** Dataset records follows **

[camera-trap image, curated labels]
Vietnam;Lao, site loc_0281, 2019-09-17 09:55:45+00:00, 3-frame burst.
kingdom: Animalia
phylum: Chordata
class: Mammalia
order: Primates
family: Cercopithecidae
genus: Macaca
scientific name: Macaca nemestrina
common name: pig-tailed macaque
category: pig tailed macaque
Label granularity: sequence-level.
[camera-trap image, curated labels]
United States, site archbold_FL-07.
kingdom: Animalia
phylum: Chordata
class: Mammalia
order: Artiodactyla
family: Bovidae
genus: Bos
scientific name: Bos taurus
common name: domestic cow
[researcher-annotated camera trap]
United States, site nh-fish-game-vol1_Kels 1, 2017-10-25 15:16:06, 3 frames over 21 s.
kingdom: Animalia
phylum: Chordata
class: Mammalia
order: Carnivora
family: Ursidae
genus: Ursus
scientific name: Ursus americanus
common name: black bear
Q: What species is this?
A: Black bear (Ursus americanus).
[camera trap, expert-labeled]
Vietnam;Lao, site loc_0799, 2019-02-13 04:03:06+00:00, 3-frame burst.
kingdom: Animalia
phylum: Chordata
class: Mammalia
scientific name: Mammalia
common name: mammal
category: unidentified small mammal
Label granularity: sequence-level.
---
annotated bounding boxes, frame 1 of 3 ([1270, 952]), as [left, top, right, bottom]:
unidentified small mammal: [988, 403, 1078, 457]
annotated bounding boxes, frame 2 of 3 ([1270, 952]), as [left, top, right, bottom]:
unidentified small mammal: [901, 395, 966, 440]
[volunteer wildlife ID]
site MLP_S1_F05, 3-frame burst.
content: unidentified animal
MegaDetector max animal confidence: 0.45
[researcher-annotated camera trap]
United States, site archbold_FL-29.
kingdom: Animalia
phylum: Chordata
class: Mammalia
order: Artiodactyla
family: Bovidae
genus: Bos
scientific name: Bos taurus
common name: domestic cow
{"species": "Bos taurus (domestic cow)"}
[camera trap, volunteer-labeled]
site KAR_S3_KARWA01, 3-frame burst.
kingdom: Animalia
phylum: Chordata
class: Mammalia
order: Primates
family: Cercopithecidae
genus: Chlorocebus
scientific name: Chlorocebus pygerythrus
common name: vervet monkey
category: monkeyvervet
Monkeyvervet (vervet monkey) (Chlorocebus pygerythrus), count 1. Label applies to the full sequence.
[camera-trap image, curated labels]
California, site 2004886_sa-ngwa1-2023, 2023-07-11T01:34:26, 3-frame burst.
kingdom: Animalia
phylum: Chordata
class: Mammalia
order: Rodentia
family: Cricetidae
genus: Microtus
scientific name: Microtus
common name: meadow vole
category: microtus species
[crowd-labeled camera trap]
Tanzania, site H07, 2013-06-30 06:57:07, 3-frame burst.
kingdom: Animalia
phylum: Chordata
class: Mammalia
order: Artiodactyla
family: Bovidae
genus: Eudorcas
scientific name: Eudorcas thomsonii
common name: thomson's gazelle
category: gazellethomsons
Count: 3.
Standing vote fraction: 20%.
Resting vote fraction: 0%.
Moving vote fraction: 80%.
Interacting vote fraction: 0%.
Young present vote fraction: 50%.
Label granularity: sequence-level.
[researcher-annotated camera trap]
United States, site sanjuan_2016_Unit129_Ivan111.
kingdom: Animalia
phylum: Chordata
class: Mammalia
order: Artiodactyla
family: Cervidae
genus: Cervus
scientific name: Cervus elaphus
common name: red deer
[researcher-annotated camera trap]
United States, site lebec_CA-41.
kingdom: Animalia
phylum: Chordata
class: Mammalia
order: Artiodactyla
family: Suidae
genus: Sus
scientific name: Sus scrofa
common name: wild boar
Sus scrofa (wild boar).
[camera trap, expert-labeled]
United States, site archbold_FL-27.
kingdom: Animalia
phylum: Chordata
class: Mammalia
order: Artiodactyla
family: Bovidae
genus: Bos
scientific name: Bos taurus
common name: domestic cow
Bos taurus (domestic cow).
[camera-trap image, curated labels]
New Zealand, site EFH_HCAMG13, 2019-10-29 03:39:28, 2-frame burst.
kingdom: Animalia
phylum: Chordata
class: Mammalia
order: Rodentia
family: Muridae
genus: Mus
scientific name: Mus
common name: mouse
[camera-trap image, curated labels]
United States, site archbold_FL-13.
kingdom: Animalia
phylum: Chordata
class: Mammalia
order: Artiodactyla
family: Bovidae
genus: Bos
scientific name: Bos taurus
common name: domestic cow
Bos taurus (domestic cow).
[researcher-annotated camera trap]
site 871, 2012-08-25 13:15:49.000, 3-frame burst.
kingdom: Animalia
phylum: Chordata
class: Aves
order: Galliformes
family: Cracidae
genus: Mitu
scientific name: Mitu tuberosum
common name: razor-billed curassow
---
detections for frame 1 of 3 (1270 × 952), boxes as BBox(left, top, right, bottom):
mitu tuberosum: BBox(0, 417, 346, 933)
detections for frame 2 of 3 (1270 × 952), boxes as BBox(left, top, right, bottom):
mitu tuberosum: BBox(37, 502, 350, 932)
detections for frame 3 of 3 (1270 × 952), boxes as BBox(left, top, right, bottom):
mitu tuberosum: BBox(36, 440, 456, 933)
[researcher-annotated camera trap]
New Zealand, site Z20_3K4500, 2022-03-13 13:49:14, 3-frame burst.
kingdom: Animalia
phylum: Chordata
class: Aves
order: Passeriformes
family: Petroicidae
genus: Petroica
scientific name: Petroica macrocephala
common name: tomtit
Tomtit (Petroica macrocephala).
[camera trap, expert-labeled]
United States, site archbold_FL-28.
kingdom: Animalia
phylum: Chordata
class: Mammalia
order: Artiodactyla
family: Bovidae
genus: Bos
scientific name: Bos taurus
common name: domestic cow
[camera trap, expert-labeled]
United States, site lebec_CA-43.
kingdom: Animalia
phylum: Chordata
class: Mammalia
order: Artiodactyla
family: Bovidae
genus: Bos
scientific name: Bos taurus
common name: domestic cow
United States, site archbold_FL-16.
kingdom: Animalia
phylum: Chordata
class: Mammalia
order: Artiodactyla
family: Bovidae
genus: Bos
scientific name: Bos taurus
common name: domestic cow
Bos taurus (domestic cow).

** End of Dataset records **

| Try it |
Go through the records from the first line and copy each one exactly, ending after the line that contains "category: unidentified small mammal". Give nothing else.

| Written answer |
[camera-trap image, curated labels]
Vietnam;Lao, site loc_0281, 2019-09-17 09:55:45+00:00, 3-frame burst.
kingdom: Animalia
phylum: Chordata
class: Mammalia
order: Primates
family: Cercopithecidae
genus: Macaca
scientific name: Macaca nemestrina
common name: pig-tailed macaque
category: pig tailed macaque
Label granularity: sequence-level.
[camera-trap image, curated labels]
United States, site archbold_FL-07.
kingdom: Animalia
phylum: Chordata
class: Mammalia
order: Artiodactyla
family: Bovidae
genus: Bos
scientific name: Bos taurus
common name: domestic cow
[researcher-annotated camera trap]
United States, site nh-fish-game-vol1_Kels 1, 2017-10-25 15:16:06, 3 frames over 21 s.
kingdom: Animalia
phylum: Chordata
class: Mammalia
order: Carnivora
family: Ursidae
genus: Ursus
scientific name: Ursus americanus
common name: black bear
Q: What species is this?
A: Black bear (Ursus americanus).
[camera trap, expert-labeled]
Vietnam;Lao, site loc_0799, 2019-02-13 04:03:06+00:00, 3-frame burst.
kingdom: Animalia
phylum: Chordata
class: Mammalia
scientific name: Mammalia
common name: mammal
category: unidentified small mammal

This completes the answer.